8.1 A Different Kind of Planet

  • What are jovian planets made of?
    Jupiter and Saturn are made almost entirely of hydrogen and helium, while Uranus and Neptune are made mostly of hydrogen compounds mixed with metal and rock. These differences arose because all four planets started from ice-rich planetesimals of about the same size, but captured different amounts of hydrogen and helium gas from the solar nebula.

  • What are jovian planets like on the inside?
    The jovian planets have layered interiors with very high internal temperatures and pressures. All have a core about 10 times as massive as Earth, consisting of hydrogen compounds, metals, and rock. They differ mainly in their surrounding layers of hydrogen and helium.
  • What is the weather like on jovian planets? The jovian planets all have multiple cloud layers that help determine the colors of the planets, fast winds, and large storms. Some storms, such as the Great Red Spot, can apparently rage for centuries or longer.
8.2 A Wealth of Worlds: Satellites of Ice and Rock

  • What kinds of moons orbit the jovian planets?
    We can categorize the more than 100 known moons as small, medium-size, or large. Most of the medium-size and large moons probably formed with their planet in the disks of gas that surrounded the jovian planets when they were young. Smaller moons are often captured asteroids or comets.
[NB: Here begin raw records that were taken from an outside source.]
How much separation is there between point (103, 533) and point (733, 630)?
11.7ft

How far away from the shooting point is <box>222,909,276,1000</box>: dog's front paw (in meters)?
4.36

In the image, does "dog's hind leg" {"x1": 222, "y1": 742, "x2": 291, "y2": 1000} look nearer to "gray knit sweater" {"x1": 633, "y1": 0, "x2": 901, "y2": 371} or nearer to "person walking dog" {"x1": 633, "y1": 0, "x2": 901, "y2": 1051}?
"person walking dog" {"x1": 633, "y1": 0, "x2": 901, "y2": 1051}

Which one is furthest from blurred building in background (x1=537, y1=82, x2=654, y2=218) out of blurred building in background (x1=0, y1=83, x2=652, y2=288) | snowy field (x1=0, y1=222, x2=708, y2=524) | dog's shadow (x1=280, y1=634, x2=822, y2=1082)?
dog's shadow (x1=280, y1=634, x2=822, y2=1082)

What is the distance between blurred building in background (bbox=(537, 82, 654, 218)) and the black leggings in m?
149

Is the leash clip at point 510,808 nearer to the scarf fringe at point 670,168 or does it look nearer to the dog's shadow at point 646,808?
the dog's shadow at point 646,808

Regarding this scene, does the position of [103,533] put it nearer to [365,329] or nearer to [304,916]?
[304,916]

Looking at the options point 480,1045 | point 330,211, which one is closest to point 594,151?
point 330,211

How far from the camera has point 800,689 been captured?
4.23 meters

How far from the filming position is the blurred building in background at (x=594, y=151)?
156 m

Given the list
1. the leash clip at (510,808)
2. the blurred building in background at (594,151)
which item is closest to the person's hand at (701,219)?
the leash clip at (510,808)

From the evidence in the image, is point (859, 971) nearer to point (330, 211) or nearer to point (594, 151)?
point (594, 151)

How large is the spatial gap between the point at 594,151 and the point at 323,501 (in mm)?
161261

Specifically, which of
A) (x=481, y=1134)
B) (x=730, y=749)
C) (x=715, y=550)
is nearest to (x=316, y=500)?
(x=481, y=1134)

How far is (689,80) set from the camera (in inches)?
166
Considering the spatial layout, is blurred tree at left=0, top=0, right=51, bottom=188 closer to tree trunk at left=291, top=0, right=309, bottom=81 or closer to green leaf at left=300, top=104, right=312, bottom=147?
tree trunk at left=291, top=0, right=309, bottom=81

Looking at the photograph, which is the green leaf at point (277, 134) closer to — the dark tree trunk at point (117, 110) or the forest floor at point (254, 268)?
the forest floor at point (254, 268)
  • What makes Jupiter's Galilean moons unusual?
    Io is the most volcanically active object in the solar system, thanks to an interior kept hot by tidal heating-which occurs because Io's close orbit is made elliptical by orbital resonances with other moons. Europa may have a deep, liquid water ocean under its icy crust, also thanks to tidal heating. Ganymede and Callisto may also have subsurface oceans.
  • What makes Titan different from other moons?Titan is the only moon in our solar system with a thick atmosphere. It may even have lakes or oceans of liquid ethane and methane on its surface.
  • Why are small icy moons more geologically active than small rocky planets?Ices deform and melt at much lower temperatures than rock, allowing icy volcanism and tectonics at surprisingly low temperatures.
8.3 JOVIAN PLANET RINGS

  • What are Saturn's rings like?
    Saturn's rings are made up of countless individual particles, each orbiting Saturn independently like a tiny moon. The rings lie in Saturn's equatorial plane, and they are extremely thin.

  • Why do the jovian planets have rings?
    Ring particles probably come from the dismantling of small moons formed in the disks of gas that surrounded the jovian planets billions of years ago. Small ring particles come from countless tiny impacts on the surfaces of these moons, while larger ones come from impacts that shatter the moons.